A chain of events set off by Senator Chuck Schumer (D-NY) over competing border funding bills served to undermine his longtime ally, House Speaker Nancy Pelosi (D-CA) - a rare rift between the old friends which may put a strain on their working relationship in the months to come, according to The Hill.
The wheels started turning when Schumer became one of 33 Democrats to vote for the bipartisan Senate bill, even though Pelosi had let Senate negotiators know that she wanted to make important changes to the legislation.
The strong Democratic support for the Senate spending bill then emboldened a group of moderate House Democrats to balk at changes favored by Pelosi and House liberals that would have put greater restrictions on money headed to the border to better protect migrants. -The Hill
In short, Schumer's support of the Republican-backed Senate bill completely hand-grenaded Pelosi's.
Pelosi, faced with an internal revolt, caved to pressure and eventually accepted the Senate bill despite her objections over what she felt were insufficient protections for migrants.
"This seems to be the only time I can remember in the last two years or three years where Sen. Schumer and Speaker Pelosi were not on the same page," a House aide told The Hill, who added that a broad swath of Democrats are sour at Schumer for undercutting their position. The aide referred to it as a "unique situation," however, since many moderate House Democrats favored the Senate's bill as well.
"I don’t think it will be repeated again," said the aide. "The things coming down the pipeline are much bigger, more fundamental issues," referring to upcoming negotiations between the three branches of government over the debt ceiling.
The aide predicted that it would be difficult for Senate Majority Leader Mitch McConnell (R-Ky.) to “jam the House on a $1.3 trillion spending bill.”
“There are so many equities involved on both the House and Senate Democratic sides it’s unlikely the House Democratic position could be ignored,” the aide added.
A Pelosi spokesman offered a similar assessment, noting the unique dynamics of the migrant debate coming amid news of horrific conditions at the border — news that broke after the Senate had advanced its bill through committee. -The Hill
According to the aide, the upcoming debate over the debt ceiling will be "totally different," since Democrats are far more aligned on their priorities on this issue, while Republicans are divided over the issue.
"There are different leverage points on that," said the aide. "In those talks, Schumer and Pelosi have been in lockstep."

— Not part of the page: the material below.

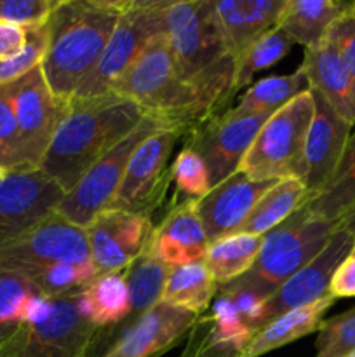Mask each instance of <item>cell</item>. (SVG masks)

Pelosi needs to be more proactive in order to avoid being railroaded again by the Senate, according to longtime Republican clerk and House Appropriations Committee staff director, Jim Dyer, who said "It might serve as a lesson about the importance that when two bodies are negotiating on these things that you’ve got to get yourself in earlier."
Pelosi's poor grasp of the situation and Schumer abandoning her gave a decisive victory to Senate Majority Leader McConnell, who said last Thursday "I’m proud of the Senate for stepping up, passing a bill 84 to 8, that’s as bipartisan as it gets around here, to deal with the humanitarian crisis at the border. We did not in the end continue to play these political games over this humanitarian crisis. They did and it’s their problem to resolve."
House liberals, meanwhile, are reportedly furious at Schumer for not pushing back more against McConnell, as a closer Senate vote (it passed 84 to 8) may have given Pelosi more leverage to negotiate for more protections for migrant children.
"If you heard how often our Republican colleagues invoked the vote out of the Senate, it obviously significantly undermined our leverage and our ability to keep these important protections in the bill," said Rep. David Cicilline (D-RI).
And according to The Hill, 'A growing public clamor for action worked against Pelosi and House liberals."
"You had two events in the public eye in the last week or so that got the average person saying, ‘Holy God, something’s got to be done.’ And the second was the reports of inhumane treatment of children at that facility in Texas," said Dyer. "Democrats and Republicans, alike, are not immune to it and the push is we’ve got to do something and we’ve got to do it fast."